== Exercise directions ==
Every line of the records below that holds the word "United" belongs in the answer.

-- -- --

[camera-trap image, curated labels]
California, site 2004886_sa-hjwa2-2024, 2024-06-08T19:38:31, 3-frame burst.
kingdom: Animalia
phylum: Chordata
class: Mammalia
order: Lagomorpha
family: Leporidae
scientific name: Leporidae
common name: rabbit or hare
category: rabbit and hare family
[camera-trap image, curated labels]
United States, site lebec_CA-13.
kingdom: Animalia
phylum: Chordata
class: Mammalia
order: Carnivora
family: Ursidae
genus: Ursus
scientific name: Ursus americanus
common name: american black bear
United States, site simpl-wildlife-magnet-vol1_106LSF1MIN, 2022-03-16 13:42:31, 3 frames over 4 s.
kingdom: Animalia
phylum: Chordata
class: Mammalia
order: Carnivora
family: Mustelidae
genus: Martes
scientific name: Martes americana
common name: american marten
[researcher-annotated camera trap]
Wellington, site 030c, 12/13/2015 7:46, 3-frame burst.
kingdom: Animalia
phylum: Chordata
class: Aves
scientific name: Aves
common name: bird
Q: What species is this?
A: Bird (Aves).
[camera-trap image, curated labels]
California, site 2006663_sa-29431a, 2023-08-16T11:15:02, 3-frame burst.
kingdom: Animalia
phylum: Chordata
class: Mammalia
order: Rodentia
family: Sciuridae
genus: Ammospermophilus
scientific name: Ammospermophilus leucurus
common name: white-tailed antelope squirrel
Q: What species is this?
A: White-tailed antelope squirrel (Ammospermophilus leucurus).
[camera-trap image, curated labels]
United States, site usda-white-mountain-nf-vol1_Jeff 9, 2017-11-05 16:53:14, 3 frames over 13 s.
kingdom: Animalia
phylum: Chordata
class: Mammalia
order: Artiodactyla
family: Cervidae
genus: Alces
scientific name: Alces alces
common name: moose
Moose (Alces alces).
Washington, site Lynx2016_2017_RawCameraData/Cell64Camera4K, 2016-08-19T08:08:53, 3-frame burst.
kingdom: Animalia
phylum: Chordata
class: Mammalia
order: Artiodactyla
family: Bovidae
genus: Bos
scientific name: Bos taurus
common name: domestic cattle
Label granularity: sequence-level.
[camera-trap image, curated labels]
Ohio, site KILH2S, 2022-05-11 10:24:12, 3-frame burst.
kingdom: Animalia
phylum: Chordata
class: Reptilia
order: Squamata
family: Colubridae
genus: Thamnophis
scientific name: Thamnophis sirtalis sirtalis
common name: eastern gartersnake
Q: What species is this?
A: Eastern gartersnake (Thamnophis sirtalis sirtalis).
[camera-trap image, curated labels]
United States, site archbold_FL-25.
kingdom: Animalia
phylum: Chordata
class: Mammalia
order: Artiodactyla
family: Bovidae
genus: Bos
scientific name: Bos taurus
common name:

-- -- --

== Written response ==
United States, site lebec_CA-13.
United States, site simpl-wildlife-magnet-vol1_106LSF1MIN, 2022-03-16 13:42:31, 3 frames over 4 s.
United States, site usda-white-mountain-nf-vol1_Jeff 9, 2017-11-05 16:53:14, 3 frames over 13 s.
United States, site archbold_FL-25.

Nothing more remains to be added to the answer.